Помолчали. Дед вздохнул:
— Тебе было всего двенадцать лет. А помнишь, как ты нас провожала на фронт? После выписки? Нет, ты помнишь?
— Плакала о каждом… — вздыхает Катина мама. — Я уже тогда стала понимать, нагляделась на раны и боль. Война уже не казалась мне торжественной радостной битвой, где одни победы и слава. Страшно было, боялась, что вас всех убьют или ранят. Вот и плакала.
— Да, на всех хватало слёз… А воевали мы лучше после этого, зная, что есть на свете девочка, у которой на нас хватило сердца.
— Да что там, дядя Тимофей, — смущается Катина мама. — Давайте я вам ещё салата положу.
— Положи, вкусный салат. Ну, а как ты дальше жила, Люба?
— После госпиталя пошла кончать школу, потом институт. Поступила на работу в библиотеку. Летом работала вожатой в пионерском лагере.
И опять перед ними картины…
Люба работала вожатой второго отряда. Самый трудный отряд, а в отряде самый трудный человек — Соколов.
— Соколов, проснись, был подъём.
— Встану к завтраку. А на зарядку не пойду.
— А я говорю — иди.
— А я говорю — не пойду.
И укрывается с головой, давая понять Любе, что разговор окончен.
Что с ним делать, с этим ужасным, непослушным Соколовым?
И вдруг Люба как крикнет не сердито, а весело:
— Это что за труп лежит? Солнце светит, а он разлёгся! Скучный ты человек, Соколов Виктор!
Соколов волей-неволей выглядывает из-под одеяла. Неизвестно, что эта вожатая придумает. Может и за пятку пощекотать. А может и водой обрызгать холодной.
И Соколов встаёт на зарядку. Нет, он не боится эту Любу. Он вообще никого на свете не боится. Просто неохота связываться…
Приехал в лагерь студент в прогоревшей футболке, брюках с бахромой. Люба шла со своим отрядом в столовую, а навстречу он:
— Скажите, где найти начальство?
— А вам зачем?
— Хочу в вашем лагере поработать. Я пережил катастрофу: общежитие сгорело, я из окна выпрыгнул в чём был. Ни вещей, ни денег. Теперь устраиваюсь на работу пока лето.
Люба фыркнула:
— Дурачок. Нашёл где богатство искать. В пионерском лагере. Что ты тут заработаешь? Гроши.
— Я детей люблю. Кормить будете — и хорошо.
Он оказался неплохим руководителем хора, разучивая с ребятами песни. Они ходили за ним. А сам Вадим ходил за Любой. Сначала ей казалось, что он случайно встречается ей на всех дорожках. Поведёт Люба отряд в лес — навстречу Вадим. Пойдёт на речку — а он уже сидит на берегу, ловит рыбу и ни одной ни разу не поймал.
Сидит Люба одна в своей комнатке, он у окна встал.
— Люба, слышите, соловьи поют?
Она смеётся:
— Какие соловьи в июле? Соловьи уже давно семью кормят, им не до песен.
Он не спорит, вздохнёт и отойдёт. Такой ненавязчивый человек. Любе его всегда немного жалко. Хотя что в нём жалкого, она и сама не знает. Парень высокий, здоровый, ест за троих.

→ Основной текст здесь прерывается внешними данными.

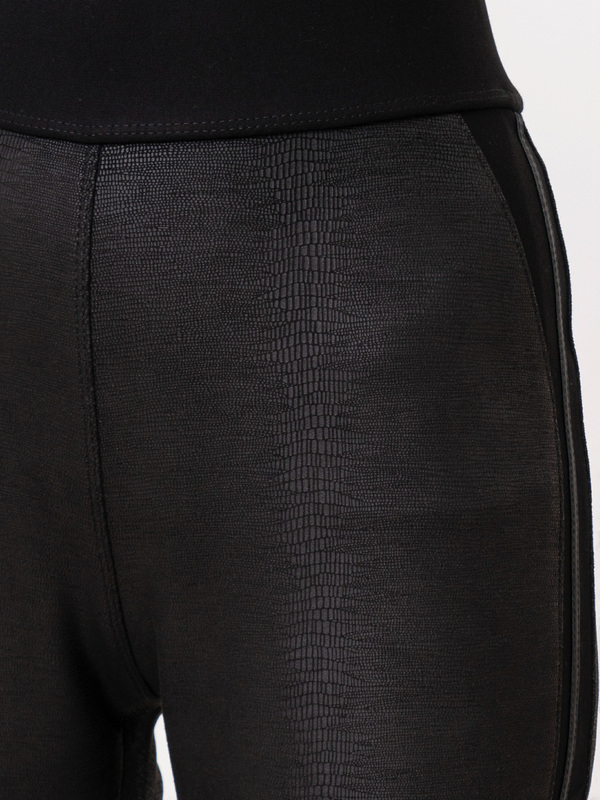 Э7181-222/21-02 Брюки Franco Vello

Когда-то Славка про таких говорил: «Сиротина с хорошим аппетитом».
Где он, Славка? Ни одного письма не прислал Любе за всю войну. Только от Нюры Люба знала, что он жив, здоров, остался после победы служить в Германии. Славка это детство. Нельзя же всю жизнь цепляться за своё детство…
— Люба, вы чувствуете, как пахнет сирень?
— Вадим, что с вами? Сирень давно отцвела. Это ваш одеколон пахнет на весь лагерь. Вы бы не душились, Вадим.
— Хорошо, Люба, не буду. Я думал, запах приятный, вам понравится.
И скромно отойдет в сторонку. Милый, неприспособленный.
А в Любе всегда, даже в детстве, было желание помогать тем, кто слабее, жалеть тех, кто, как ей казалось, нуждался в жалости.
Дед Тимофей говорит:
— Катя, будь другом, налей мне ещё чаю. Покрепче, Катя. До чего же ты на маму похожа! Копия. А ты, Тимка, позвони домой, скажи — придём поздно. Мы ведь ещё посидим, Люба?